From Kevin Hewes, Captain, West Mersea CC

Please can you pass on best wishes to John Everett from everybody at West Mersea CC for a speedy recovery.

From Cecil B Ardfekker, President, Looney Tunes Inc

Concluding my visit to England I took in one of your quaint little cricket matches at The Brow last night. I'm sure your Whalebone team had one of our cartoon characters, a certain Foghorn Leghorn, playing for them. It was certainly a large chicken of some description anyway! If it was said rooster then you guys are in deep s**t as he is contracted to us alone

From John Ners

As a lifelong 'boner', I took my family along to the game last night having purchased a family ticket for the new Ray Clay Family Enclosure. The whole stand was an absolute disgrace: seats and benches missing, upside down or in a terrible state of disrepair. The whole fiasco reflects badly on the ADCC committee and the memory of this stalwart of local cricket.

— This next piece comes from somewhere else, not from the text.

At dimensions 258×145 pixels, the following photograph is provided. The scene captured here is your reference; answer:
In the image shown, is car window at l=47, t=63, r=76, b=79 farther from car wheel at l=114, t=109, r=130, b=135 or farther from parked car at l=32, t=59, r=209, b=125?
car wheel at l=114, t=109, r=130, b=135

From John Ward, Unofficial Carer to John Everett

I would just like to thank the West Mersea Captain for his kind comments regarding John Everett and inform him that John's surgery has been successful and hopefully he will soon be frequenting his favourite haunts on the Island. Also I would like to wish his club all the very best for the rest of the season.

From Neil (re The 5 Run Challenge)

I understand that Paul Le Ford has already completed this task and it took him four innings spread over a five week period, is he in the lead?

From PLF

Following Wednesday's game it is obvious that our batsmen's little idiosyncrasies should be encouraged rather than punished as some have suggested. Porky's scintillating 21 came after many an hour trimming Vicky's privet and the skippers blistering 27 of 13 balls was surely a direct result of downing half a crate of Corona! For the next match, let's furnish them with a very thick bush and a full barrel respectively and watch the records tumble!

One small problem: what the hell do we give Lockyer to get his a**e into gear?

Answers on a postcard, e-mail etc.

From Kieran

Having already completed the 5 run challenge with Torv, may I suggest a calendar may be a more appropriate method to time, rather than a stopwatch! [That prospect had already been aired - Ed].

From Colin

I hope that you have considered the serious health and safety implications of staging a 5 Run Challenge at ADCC. For some, this will be a marathon-like event and the participants will be entering unchartered waters very early on in their attempt. Efforts to gain life assurance will be serverely impacted if they try and get cover. Whilst this initiative might bring about a welcome cull of the club's lardarse fraternity, burial plans should be formulated in advance.

From Paul Da Vino

Just to confirm the Whalebone CC Disciplinary Committee will be in session from 5pm today. Those called as witnesses and the accused should present themselves at the brow for 4.30pm. There is one case to be heard: namely that, one Paul Le Ford, did willfully bring the club into disrepute by his petulant behaviour, fowl and abusive language and gross impersonation of a large cartoon rooster against ADCC colts on 16 July. Article 4, subsection 3b, paragraph 6 of the club's rules and regulations clearly states that no player, once selected to play, should then proceed to mimic the actions of any type of foul (cartoon or otherwise). The hearing should last no more than half an hour and therefore should cause minimum disruption to 1st X1 training. Thanking you in advance for your cooperation.

From Abe Cohen, Agent to Miss Moira Stuart, 15 Denmark Street, London W1

Can I just say that my client looks nothing like that doopy, spotty little chav that sometimes plays for your 4th XI. This is a gross slur on her good name and character and I would ask you to remove her picture from your Lookalikes page forthwith. Failure to comply with this request within 48 hours will result in immediate legal proceedings.

From Will (re The 5 Run Challenge)

There aren't many of you at Abberton that could run five runs in an afternoon let alone in a single attempt. Compulsive TV viewing in my opinion!

From Neil McNeil

Its looks as though 'Mincer' Le Ford will be convicted by Welton's 'Kangaroo Court' for little more than whining about a sore hand. After Sunday's apparent shenanigans in the 3rd XI, its time that the club imposed stiff sentences for these grizzling prima donnas.

From Johnny

It will take more than Lady Cava-Paget's diet to shrink the whale wicket-keeper down to size!!! [Don't tempt her, please - Ed].

From Paul Johnson

As you may be aware two of our players are facing major surgery in the next few days. Kemsley Robb goes under the knife today (Friday) at Broomfield for an operation that will hopefully resolve the health issues that have plagued him over the past few months. Ian Collett is also visiting the surgeon at Barts in London early next week. I am sure I speak for all of us at ADCC when we wish them both successful surgery and a very speedy recovery. Looking forward to buying them both a beer in the weeks to come. [I thought this was a serious e-mail until I read the last line - Ed].

From Mrs Welton

I see you whimps have bottled out of making a tough decision yet again. What amounts to a single game suspension for Le Ford after such a disgraceful act of cowardice proves you lot just don't thave the stomach for reaching the right deciions. I would have banned him for life...........and then shot him!!